Ao navegar na internet seja acessando uma rede social qualquer, ou visitando um site de vídeos públicos, não é incomum depararmos com materiais que possam ser nocivos ou lesivos à imagem e reputação de qualquer pessoa, seja ela física ou jurídica.

Tomemos aqui o fictício exemplo de Zé Bonito, modelo e assíduo usuário de famosa rede social na internet, quem toma conhecimento de que seu desafeto, Antonio Boa Praça, passou a espalhar mensagens ofensivas à sua pessoa, denegrindo sua boa aparência e reputação.

Diante desta situação bastante grave (e nada incomum) Zé Bonito, hoje, poderia simplesmente encaminhar uma notificação, ou um comunicado qualquer (que poderá ser feito até mesmo por e-mail), denunciando à rede social o conteúdo lesivo, que, sob pena de tornar-se solidariamente responsável ao seu autor (Antonio Boa Praça), caso não remova o conteúdo ilegal.

Lembra-se, inclusive, que este é um procedimento não apenas adotado por consumidores pessoas físicas, usuários das redes sociais, lesados por algum conteúdo ofensivo à sua pessoa, mas também por empresas de todos os ramos e portes, seja no combate a campanhas publicitárias ilícitas, seja ao comércio de produtos falsificados ou violadores de direito autoral.

Ou seja, ante a forte presença da jurisprudência em estender a responsabilidade também ao provedor de acesso ao conteúdo ilícito, quando notificado e inerte, tem-se que hoje, está-se diante uma solução rápida e, acima de tudo, não litigiosa, visto que o problema se verá solucionado sem intervenção judicial, ao menos em um primeiro momento.

Todavia, com o advento do Projeto de Lei 2.126/2011, também conhecido como Marco Civil da Internet, o qual se encontra em vias de votação na Câmara dos Deputados, esta possibilidade de ágil e extrajudicial solução de conflitos, ver-se-á completamente prejudicada, em evidente retrocesso ao sistema de proteção e defesa do consumidor (seja ele usuário da rede social, ou não, afinal, não podemos esquecer aqui da figura do consumidor bystander previsto no artigo 17 do Código de Defesa do Consumidor).

Isso porque, se aprovado como está, o artigo 15 do projeto apenas tornará responsável o provedor de aplicações de internet (leia-se aqui o buscador, a rede social, o site intermediário de ofertas individuais ou coletivas e qualquer outro que provenha algum tipo de conteúdo na internet) caso recuse-se à remoção do conteúdo nocivo após ordem judicial expressa neste sentido.

Além da óbvia necessidade de submissão de qualquer caso ao litígio, haverá um evidente acúmulo de demandas junto ao Poder Judiciário, afinal, a solução extrajudicial pela via da notificação (largamente utilizada, diga-se de passagem) perderá quase que qualquer efeito prático.

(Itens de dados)
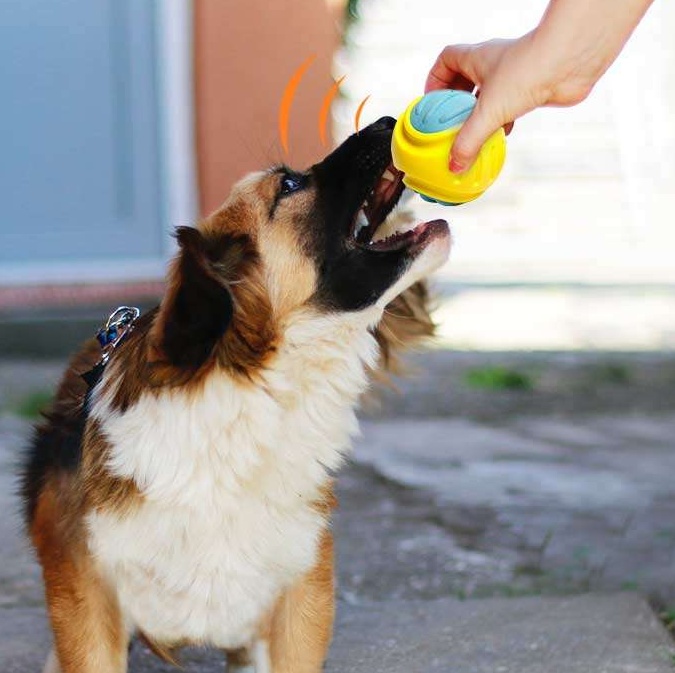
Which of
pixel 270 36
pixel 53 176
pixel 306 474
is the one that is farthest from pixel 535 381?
pixel 306 474

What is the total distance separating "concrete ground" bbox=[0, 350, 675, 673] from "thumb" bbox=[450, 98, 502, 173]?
1422 millimetres

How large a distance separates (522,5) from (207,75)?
4159 mm

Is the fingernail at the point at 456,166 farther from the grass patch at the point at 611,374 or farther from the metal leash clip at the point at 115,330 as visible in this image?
the grass patch at the point at 611,374

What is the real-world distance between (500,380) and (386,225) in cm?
375

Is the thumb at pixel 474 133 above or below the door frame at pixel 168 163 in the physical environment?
above

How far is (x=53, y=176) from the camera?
7332mm

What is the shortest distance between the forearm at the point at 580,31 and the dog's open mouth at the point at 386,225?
0.51 m

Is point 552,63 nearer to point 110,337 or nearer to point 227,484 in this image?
point 227,484

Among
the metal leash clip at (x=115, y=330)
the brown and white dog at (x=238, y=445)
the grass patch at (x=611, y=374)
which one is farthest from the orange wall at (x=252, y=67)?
the brown and white dog at (x=238, y=445)

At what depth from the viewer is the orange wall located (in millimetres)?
6934

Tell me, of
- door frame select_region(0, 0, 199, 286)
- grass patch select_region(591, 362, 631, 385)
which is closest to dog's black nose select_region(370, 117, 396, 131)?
door frame select_region(0, 0, 199, 286)

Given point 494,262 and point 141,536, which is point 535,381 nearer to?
point 494,262

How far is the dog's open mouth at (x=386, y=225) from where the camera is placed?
3014mm

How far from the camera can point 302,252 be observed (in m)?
3.04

Problema proposto A » Copie o trecho do texto sobre o Marco Civil da Internet que começa em "Todavia, com o" e termina em "expressa neste sentido.".
Problema proposto B » No texto sobre o Marco Civil da Internet, qual artigo do Código de Defesa do Consumidor prevê a figura do consumidor bystander?
Problema proposto C » Dê continuidade ao texto sobre o Marco Civil da Internet, seguindo a partir da última frase.

Resposta final A »
Todavia, com o advento do Projeto de Lei 2.126/2011, também conhecido como Marco Civil da Internet, o qual se encontra em vias de votação na Câmara dos Deputados, esta possibilidade de ágil e extrajudicial solução de conflitos, ver-se-á completamente prejudicada, em evidente retrocesso ao sistema de proteção e defesa do consumidor (seja ele usuário da rede social, ou não, afinal, não podemos esquecer aqui da figura do consumidor bystander previsto no artigo 17 do Código de Defesa do Consumidor).

Isso porque, se aprovado como está, o artigo 15 do projeto apenas tornará responsável o provedor de aplicações de internet (leia-se aqui o buscador, a rede social, o site intermediário de ofertas individuais ou coletivas e qualquer outro que provenha algum tipo de conteúdo na internet) caso recuse-se à remoção do conteúdo nocivo após ordem judicial expressa neste sentido.

Resposta final B » O artigo 17.

Resposta final C »
Sem o descumprimento da ordem judicial, nenhuma responsabilidade recairá sobre o provedor de acesso que, evidentemente, não terá incentivo algum em resolver a questão brevemente.

Vale lembrar que o artigo 3º, do projeto em análise que elenca os princípios para uso da Internet no Brasil, em seu inciso V, traz a necessidade de se estimular o uso de boas práticas, o que torna incompatível, e porque não dizer incoerente o artigo 15 ao projeto de lei ao qual faz parte.

Afinal, e aqui se pergunta ao legislador brasileiro: Que espécie de estímulo à adoção de boas práticas está presente na limitação de responsabilidade do provedor de aplicações de Internet (responsável por dar dimensão ao ato lesivo) ao ponto de compeli-lo a remover um conteúdo ofensivo apenas por intermédio de um litígio?

Não se deve esquecer que a obrigação à judicialização, além de comungar com a superlotação do já saturado Poder Judiciário (centenas de notificações de empresas e pessoas físicas visando à remoção de conteúdos ilícitos são emitidas diariamente), retardará e muito a solução do problema.

A finalização de uma demanda judicial pode ultrapassar uma década em alguns estados brasileiros, sendo que mesmo uma decisão liminar pode levar tempo demais a ser proferida tornando o dano simplesmente irreparável! Afinal, se a mensagem, ou vídeo, ofensivo não for imediatamente removido, seu teor já terá sido visualizado por uma grande coletividade, ao passo que qualquer medida reparadora não terá efeito prático algum! No mais das vezes (e sob um aspecto idealmundo do dever-ser) deve-se trabalhar com a idéia de prevenção e não simplesmente com a idéia de reparação.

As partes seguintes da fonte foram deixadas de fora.